## [本文]
┌──

血糖値が上昇したとき、体はどのように反応するか
血糖値が上がると、体はインスリンというホルモンを中心に複数の生理的反応を起こし、血糖を正常範囲に戻します。以下に主なプロセスをまとめました。
1. 血糖上昇の検知(膵臓のβ細胞)
膵臓にあるβ細胞は血中のグルコース濃度を常にモニタリングしています。食後に血糖が上がると、β細胞がそれを感知します。
2. インスリンの分泌
β細胞はインスリンを血流に放出します。インスリンは細胞の「鍵」として働き、血液中のグルコースが細胞内部に取り込まれるよう促します。
3. グルコースの取り込みと利用
インスリンの作用で、筋肉細胞、脂肪細胞、肝細胞などが血中のグルコースを取り込み、エネルギーや代謝に利用します。

└──

## [設問]
血糖値の上昇に対する体の反応を説明した本文を、最後の文の後から書き継ぎなさい。 記録は解答に用いる必要がありません。

## [記録データ]
┌──

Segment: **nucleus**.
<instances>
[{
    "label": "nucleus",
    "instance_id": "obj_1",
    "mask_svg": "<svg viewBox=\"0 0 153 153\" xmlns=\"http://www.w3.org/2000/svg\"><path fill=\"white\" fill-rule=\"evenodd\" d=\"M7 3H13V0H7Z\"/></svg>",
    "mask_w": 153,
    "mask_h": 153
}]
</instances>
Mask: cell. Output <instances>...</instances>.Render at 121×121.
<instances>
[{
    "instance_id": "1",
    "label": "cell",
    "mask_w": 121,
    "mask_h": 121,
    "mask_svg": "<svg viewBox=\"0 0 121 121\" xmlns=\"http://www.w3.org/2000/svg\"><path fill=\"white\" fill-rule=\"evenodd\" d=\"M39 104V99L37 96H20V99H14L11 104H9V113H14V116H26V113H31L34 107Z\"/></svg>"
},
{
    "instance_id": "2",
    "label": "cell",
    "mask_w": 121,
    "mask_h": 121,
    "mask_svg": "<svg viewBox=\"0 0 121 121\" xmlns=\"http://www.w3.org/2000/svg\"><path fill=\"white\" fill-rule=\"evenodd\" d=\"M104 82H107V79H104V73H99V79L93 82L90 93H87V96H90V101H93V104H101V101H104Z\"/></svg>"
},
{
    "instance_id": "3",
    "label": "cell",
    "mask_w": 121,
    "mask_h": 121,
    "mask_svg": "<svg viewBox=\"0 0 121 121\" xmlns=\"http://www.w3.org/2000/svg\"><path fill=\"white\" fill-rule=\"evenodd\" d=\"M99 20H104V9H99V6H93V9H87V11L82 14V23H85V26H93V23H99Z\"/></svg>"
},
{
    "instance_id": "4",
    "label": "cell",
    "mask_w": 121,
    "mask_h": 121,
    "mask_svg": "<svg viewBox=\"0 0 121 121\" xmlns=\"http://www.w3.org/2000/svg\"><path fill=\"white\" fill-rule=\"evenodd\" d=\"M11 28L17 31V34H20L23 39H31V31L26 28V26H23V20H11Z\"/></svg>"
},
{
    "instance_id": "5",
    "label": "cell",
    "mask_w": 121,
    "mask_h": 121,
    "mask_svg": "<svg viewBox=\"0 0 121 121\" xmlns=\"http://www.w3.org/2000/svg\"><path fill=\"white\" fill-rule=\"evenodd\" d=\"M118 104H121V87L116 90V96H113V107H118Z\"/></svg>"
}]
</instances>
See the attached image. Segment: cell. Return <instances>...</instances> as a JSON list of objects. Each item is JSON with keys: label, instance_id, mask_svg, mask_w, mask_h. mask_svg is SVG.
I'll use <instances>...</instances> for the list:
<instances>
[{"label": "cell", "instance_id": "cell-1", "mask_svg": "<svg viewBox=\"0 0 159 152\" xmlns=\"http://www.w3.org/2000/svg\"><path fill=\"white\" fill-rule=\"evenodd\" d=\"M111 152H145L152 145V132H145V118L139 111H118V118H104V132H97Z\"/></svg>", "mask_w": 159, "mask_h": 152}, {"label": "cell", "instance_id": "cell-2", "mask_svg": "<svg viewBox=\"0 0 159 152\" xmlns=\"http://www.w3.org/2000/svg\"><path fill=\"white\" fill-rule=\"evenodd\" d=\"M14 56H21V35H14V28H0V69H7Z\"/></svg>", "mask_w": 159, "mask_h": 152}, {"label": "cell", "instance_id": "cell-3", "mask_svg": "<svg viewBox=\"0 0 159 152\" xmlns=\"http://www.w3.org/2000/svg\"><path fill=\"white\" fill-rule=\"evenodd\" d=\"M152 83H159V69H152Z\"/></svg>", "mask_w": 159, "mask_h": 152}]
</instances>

└──

## [解答]
4. 糖新生(グルコース産生)の抑制
インスリンは肝臓に対し、糖新生と呼ばれる新たなグルコース合成を抑える信号を送ります。これにより血糖のさらなる上昇が防がれます。
5. グリコーゲンへの変換(糖原化)
余剰のグルコースは筋肉と肝臓でグリコーゲンとして貯蔵されます。これにより、後でエネルギーが必要になったときに迅速に利用できます。
6. 脂肪分解の抑制
インスリンは脂肪細胞でのリポリシス(脂肪分解)を抑え、脂肪酸の貯蔵を促進します。結果としてエネルギーの蓄えが増えます。
7. インスリン抵抗性と糖尿病リスク
血糖が慢性的に高い状態が続くと、細胞がインスリンに対して鈍感になるインスリン抵抗性が生じます。これが進行すると、前糖尿病や2型糖尿病のリスクが高まります。
要するに、血糖が上がるとインスリンが分泌され、グルコースの取り込み・利用・貯蔵が促進されると同時に、余分な糖の産生や脂肪分解が抑えられます。これらのメカニズムが協調して血糖を適正範囲に保ち、細胞のエネルギー供給と機能を最適化します。